Sitting there in the weak winter sunshine, he realised something quintessential. He felt better sitting here, right now, than he had in a long time ...not great, admittedly, but better.... Alone, yes …but not lonely ...at least not in that impenetrable, glass-wall-between-me-and-everyone-else way that he had felt for so long.
He looked up and around at the garden, it too seemed to have changed ...nothing he could quite put his finger on, but with his new-found awareness, he sensed something different … reminding him of times when Elaine would twirl in front of him, teasing and saying, “Guess what’s new?”...and he would be left floundering, trying to work out if it was a subtle difference he was looking for or something that should be glaringly obvious.
He sat for a few minutes longer, enjoying the peace and solitude, until a drifting cloud obscured the sun. As the shadow touched him the air temperature chilled instantly and he shivered. “No matter,” he thought, He had already decided what he would do for the rest of the day. He got up to take the breakfast dishes inside and change his clothes, before going off to collect the tools he would need from the shed.
***
... It was mid-afternoon by the time he flicked the chainsaw’s kill switch for the last time and pulled off his hard hat, protective glasses and thick gloves, stowing them with the saw and axes behind a huge old elm, where they couldn’t be seen by anyone chancing by. Turning, Hamish surveyed his handiwork, visible only as far as the first bend in the meandering path. The route through the woods from White Briars was now quite clear...and at regular intervals along the edges of the track were neatly stacked piles of firewood, some cut from fallen branches of oak, beech, elder and birch trees that had proved too heavy for him to shift and others consisting of greenwood from young saplings which had taken root in the pathway. He had managed muc
h of the initial clearing with the axe and handsaws, resorting to using the chainsaw more frequently as the day wore on, slicing with ease through the trunks of several larger beeches that had fallen directly across the path, and, just now, cutting through the thick bough of the elm that had sheared off from the grand old tree, narrowly missing the kissing gate that was the entrance to White Briars from the village of Thornden. The house’s name was scarcely visible, carved into the timber gate ...mostly obscured by a thick pelt of green moss that coated the surface of both gate and posts. Although he hadn’t wanted to disturb the peace of the woods any more than necessary, the use of the chainsaw had quite literally cut days of hard labour into hours.

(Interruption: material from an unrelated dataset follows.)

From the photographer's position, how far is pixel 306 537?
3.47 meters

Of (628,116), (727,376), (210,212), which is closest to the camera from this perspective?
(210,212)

Straightening from stowing the tools, Hamish observed the woods nearest. A low stone wall ran away through the trees in either direction from the gateway, presumably marking the property boundary between White Briars and its nearest neighbours. The track beyond the gate forked on the village-side of the wall to run alongside the boundary and looked both well-maintained and well-used. He must find out who his neighbours were and invite them over, Hamish thought, but not right now ... having come this far he was curious to explore the village itself. Going through the gate, he followed the path for its last twenty yards until he reached the edge of the woods.